The initial group of tourists was scheduled to show up the first week of May, and almost everything in the bunkhouse had been readied. It was primitive, but then this was the real thing. A genuine ranch, complete with enough cattle to give would-be cowboys the experience of dealing with a herd, horses for them to ride and plenty of land. Nell was as determined as Curly in the movie City Slickers to make real wranglers out of her guests. It was what they were paying her big bucks to do, and she firmly believed in giving them their money’s worth.
“Thanks,” Travis said when he saw her. He stood up to remove the bag from her arms, and she placed the lantern on a small wooden dresser opposite the bed.
“I realize this isn’t the Ritz,” she said as she spread the crisp sheet across the thin mattress.
“Hey, beggars can’t be choosers,” her guest reminded her. “I’m grateful you’re willing to take me in at all.”
Actually no one had thought to ask her. It was her mother-in-law who’d agreed to put him up for the night when Phil Patterson phoned. But to be fair, Nell suspected she would have agreed herself.
“With the rodeo coming, the Pattersons didn’t have any vacancies,” he explained unnecessarily, leaning over to help her with the top sheet and blanket.
The lantern actually gave a fair amount of light, much to Nell’s chagrin. She chose to pretend she didn’t recognize him. And either he was too tired to
remember the way she’d harangued him at the side of the road or he’d decided to forget. Whatever the case, she was grateful.
“Does the Texas hill country generally get storms like this?”
“This one’s worse than some,” she told him, lifting the edge of the mattress to tuck in the covers. Given his size, she wondered if the bunk would be big enough for him. Well, there was no help for it, since this bed—or another exactly like it—was the only one available.
“What about losing your electricity?”
“Happens now and then,” she said, not looking at him. She reached for the pillow and stuffed it inside the case, then plumping it up, set it at the head of the bed. “Is there anything else I can get you?” she asked, ready to return to her family.
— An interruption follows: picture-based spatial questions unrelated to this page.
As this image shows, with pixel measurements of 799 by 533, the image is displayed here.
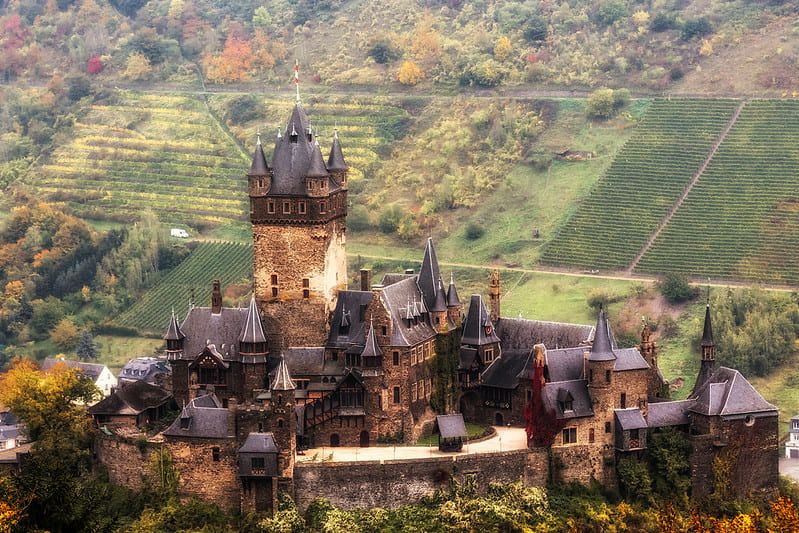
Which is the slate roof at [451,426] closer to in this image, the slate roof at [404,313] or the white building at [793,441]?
the slate roof at [404,313]

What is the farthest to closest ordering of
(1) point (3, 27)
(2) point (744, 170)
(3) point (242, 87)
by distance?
(1) point (3, 27)
(3) point (242, 87)
(2) point (744, 170)

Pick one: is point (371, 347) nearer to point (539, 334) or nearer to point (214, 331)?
point (214, 331)

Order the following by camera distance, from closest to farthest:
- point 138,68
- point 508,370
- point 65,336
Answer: point 508,370, point 65,336, point 138,68

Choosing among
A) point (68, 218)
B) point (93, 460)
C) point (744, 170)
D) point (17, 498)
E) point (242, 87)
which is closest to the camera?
point (17, 498)

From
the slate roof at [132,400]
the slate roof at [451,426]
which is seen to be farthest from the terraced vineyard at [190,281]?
the slate roof at [451,426]

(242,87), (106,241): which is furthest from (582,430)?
(242,87)

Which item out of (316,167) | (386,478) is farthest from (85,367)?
(386,478)

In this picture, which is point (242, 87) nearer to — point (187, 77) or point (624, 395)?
point (187, 77)

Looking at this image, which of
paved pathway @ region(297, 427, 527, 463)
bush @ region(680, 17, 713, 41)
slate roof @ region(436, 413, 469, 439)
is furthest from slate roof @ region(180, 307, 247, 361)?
bush @ region(680, 17, 713, 41)
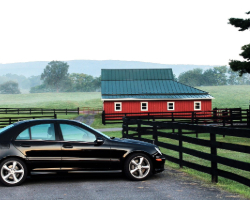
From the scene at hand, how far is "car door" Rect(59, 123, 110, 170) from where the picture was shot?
8695mm

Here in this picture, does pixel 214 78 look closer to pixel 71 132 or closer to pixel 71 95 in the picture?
pixel 71 95

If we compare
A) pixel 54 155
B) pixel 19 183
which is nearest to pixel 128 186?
pixel 54 155

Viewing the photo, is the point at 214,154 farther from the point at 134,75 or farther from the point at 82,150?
the point at 134,75

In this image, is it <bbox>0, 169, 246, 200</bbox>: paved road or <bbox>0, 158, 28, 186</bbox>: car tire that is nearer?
<bbox>0, 169, 246, 200</bbox>: paved road

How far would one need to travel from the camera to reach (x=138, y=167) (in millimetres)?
8922

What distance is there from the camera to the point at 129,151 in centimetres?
892

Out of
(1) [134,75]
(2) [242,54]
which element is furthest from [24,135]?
(1) [134,75]

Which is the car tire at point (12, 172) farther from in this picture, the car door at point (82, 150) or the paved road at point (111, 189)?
the car door at point (82, 150)

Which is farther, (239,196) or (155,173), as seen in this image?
(155,173)

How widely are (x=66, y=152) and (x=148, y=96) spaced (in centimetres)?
4149

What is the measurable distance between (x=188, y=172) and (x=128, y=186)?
88.1 inches

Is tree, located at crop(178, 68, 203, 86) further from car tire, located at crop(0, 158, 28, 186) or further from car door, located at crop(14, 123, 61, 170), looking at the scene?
car tire, located at crop(0, 158, 28, 186)

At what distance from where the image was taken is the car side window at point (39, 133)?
8664mm

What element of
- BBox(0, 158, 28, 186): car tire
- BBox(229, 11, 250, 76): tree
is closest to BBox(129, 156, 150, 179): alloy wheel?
BBox(0, 158, 28, 186): car tire
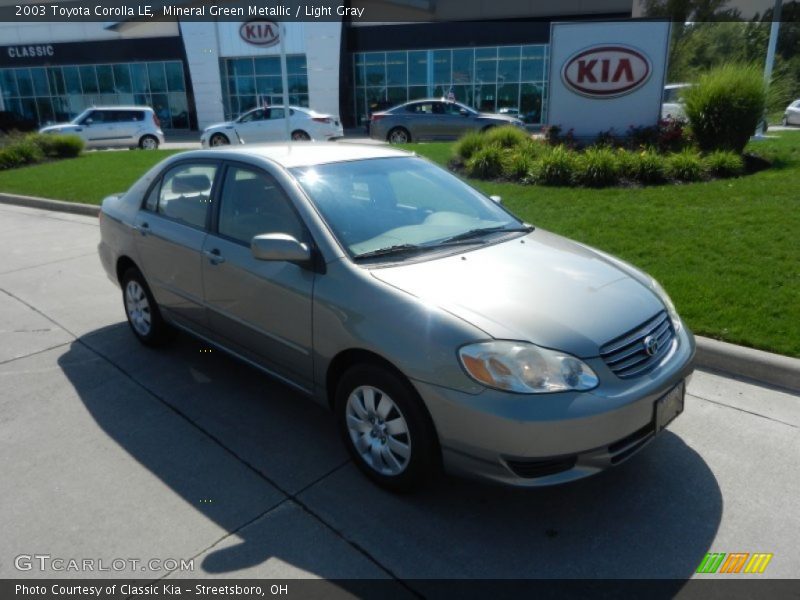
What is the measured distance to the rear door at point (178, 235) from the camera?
422 cm

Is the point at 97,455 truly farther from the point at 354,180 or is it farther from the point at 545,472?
the point at 545,472

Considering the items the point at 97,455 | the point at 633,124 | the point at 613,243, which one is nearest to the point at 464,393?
the point at 97,455

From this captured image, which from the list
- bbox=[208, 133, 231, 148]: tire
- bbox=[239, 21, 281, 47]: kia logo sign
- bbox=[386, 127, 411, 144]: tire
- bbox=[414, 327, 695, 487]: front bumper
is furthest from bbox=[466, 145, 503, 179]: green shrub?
bbox=[239, 21, 281, 47]: kia logo sign

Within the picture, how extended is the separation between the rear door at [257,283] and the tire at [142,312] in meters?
0.96

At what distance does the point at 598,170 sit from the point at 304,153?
6593 mm

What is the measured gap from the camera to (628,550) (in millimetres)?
2758

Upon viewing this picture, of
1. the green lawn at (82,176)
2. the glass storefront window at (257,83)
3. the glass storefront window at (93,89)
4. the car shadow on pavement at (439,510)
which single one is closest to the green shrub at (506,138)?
A: the green lawn at (82,176)

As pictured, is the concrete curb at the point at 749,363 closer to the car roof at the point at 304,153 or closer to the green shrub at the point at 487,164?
the car roof at the point at 304,153

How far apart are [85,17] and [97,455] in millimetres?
46490

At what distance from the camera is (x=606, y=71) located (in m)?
12.7

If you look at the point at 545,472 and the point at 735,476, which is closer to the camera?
the point at 545,472

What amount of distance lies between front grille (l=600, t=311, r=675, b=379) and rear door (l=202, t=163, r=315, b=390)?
5.11 ft

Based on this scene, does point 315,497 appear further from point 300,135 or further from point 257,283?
point 300,135
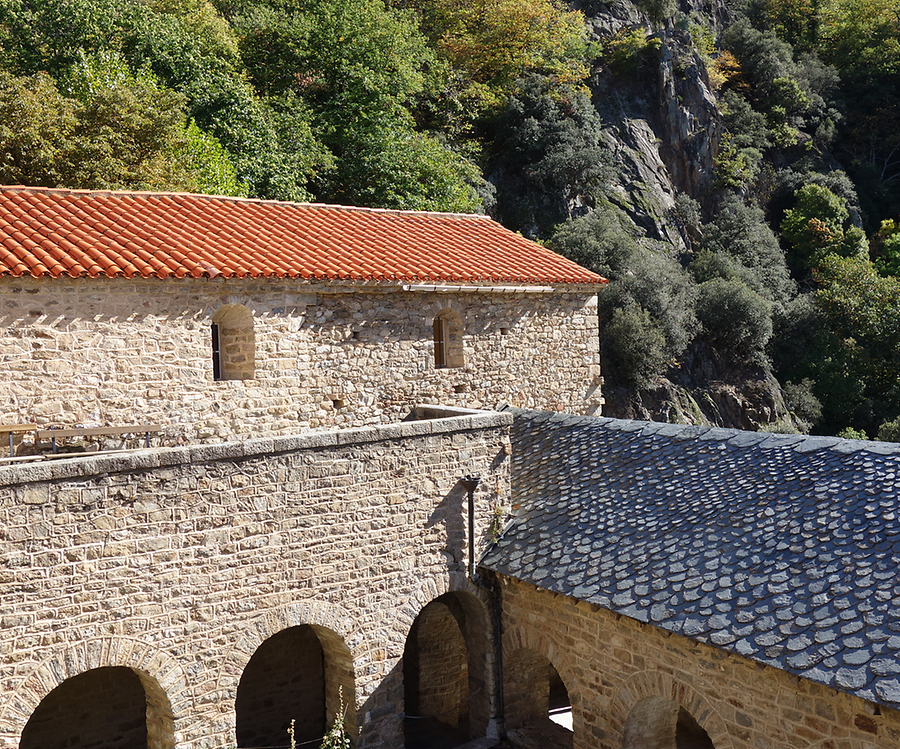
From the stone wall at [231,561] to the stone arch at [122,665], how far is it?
15mm

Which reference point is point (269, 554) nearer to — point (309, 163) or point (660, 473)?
point (660, 473)

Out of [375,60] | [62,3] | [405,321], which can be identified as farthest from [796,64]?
[405,321]

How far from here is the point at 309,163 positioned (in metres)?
22.8

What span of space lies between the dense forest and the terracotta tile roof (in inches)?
221

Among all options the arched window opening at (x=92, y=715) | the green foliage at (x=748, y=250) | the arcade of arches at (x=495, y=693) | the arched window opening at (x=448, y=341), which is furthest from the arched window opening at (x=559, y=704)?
the green foliage at (x=748, y=250)

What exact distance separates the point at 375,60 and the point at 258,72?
3.92 metres

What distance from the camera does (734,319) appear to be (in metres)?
29.4

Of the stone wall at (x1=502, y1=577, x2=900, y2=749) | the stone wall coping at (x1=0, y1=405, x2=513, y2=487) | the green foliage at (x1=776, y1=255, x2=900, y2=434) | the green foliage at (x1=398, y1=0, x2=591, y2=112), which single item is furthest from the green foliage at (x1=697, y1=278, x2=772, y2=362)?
the stone wall at (x1=502, y1=577, x2=900, y2=749)

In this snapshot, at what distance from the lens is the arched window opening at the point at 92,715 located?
9727 mm

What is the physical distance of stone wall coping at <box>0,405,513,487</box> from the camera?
285 inches

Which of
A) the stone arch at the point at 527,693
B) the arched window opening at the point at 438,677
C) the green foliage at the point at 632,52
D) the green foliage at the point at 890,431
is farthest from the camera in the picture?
the green foliage at the point at 632,52

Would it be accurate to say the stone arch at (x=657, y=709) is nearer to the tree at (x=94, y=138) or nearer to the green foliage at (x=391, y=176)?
the tree at (x=94, y=138)

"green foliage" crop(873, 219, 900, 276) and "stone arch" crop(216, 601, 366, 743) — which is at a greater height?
"green foliage" crop(873, 219, 900, 276)

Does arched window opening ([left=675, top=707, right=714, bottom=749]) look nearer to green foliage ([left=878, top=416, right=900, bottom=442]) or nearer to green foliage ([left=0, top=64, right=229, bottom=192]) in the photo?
green foliage ([left=0, top=64, right=229, bottom=192])
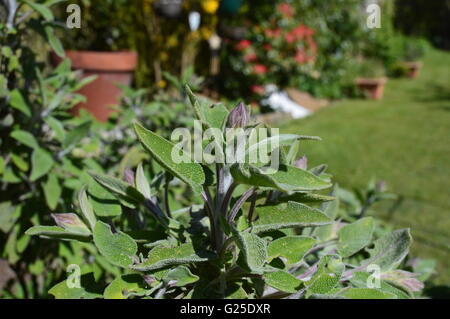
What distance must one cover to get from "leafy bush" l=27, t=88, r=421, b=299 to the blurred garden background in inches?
3.5

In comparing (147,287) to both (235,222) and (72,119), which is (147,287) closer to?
(235,222)

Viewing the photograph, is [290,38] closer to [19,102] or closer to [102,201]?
[19,102]

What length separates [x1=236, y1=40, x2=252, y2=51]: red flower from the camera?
21.8 ft

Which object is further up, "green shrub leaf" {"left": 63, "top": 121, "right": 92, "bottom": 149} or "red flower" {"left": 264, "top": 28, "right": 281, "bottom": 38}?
"red flower" {"left": 264, "top": 28, "right": 281, "bottom": 38}

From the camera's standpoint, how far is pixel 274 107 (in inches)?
265

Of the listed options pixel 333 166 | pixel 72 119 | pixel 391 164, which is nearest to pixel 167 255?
pixel 72 119

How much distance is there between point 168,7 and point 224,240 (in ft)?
16.3

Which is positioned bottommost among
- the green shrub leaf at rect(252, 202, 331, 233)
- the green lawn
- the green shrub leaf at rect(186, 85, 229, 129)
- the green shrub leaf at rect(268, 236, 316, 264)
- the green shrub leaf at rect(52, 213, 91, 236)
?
the green lawn

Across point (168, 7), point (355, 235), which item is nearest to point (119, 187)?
point (355, 235)

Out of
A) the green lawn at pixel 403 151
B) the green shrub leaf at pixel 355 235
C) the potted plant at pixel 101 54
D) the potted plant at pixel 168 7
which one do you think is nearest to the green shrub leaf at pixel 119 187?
the green shrub leaf at pixel 355 235

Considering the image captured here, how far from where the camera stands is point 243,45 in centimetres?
666

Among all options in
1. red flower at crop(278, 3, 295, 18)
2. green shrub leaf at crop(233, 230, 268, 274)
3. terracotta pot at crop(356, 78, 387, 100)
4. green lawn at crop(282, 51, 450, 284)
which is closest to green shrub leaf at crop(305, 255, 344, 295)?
green shrub leaf at crop(233, 230, 268, 274)

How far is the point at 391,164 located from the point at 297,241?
14.6 ft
“Nothing. I appreciate your putting me up,” he said again.
“No problem.”
“Mom.” Breathless, Jeremy burst into the bunkhouse, his face bright. He carried a blue-speckled tin coffeepot in one hand and a matching cup in the other. Emma followed with a covered plate.
“Grandma sent us over with hot chocolate and—”
“—one of Mom’s cinnamon rolls,” Emma finished for her brother. Travis could see a black-and-white dog waiting patiently at the door.
He took the pot and cup from Jeremy and set them on the nightstand. “Hey, no one said anything about room service. How’d I get so lucky?”
Emma handed him the plate. “My mom’s the best cook in the world.”
Nell grinned and put an arm around each of her children. “Now probably isn’t the time to mention we roasted hot dogs in the fireplace for dinner.”
“Are you staying for the chili cook-off?” Emma asked their guest.
“I wouldn’t miss it for the world.” Travis sat on the side of the bed and poured himself a mug of steaming cocoa.
Nell wasn’t sure how Ruth had managed to heat the cocoa—the fireplace, she supposed—but was pleased her mother-in-law had made the effort.
“Mom’s going to win. Her chili’s the best.”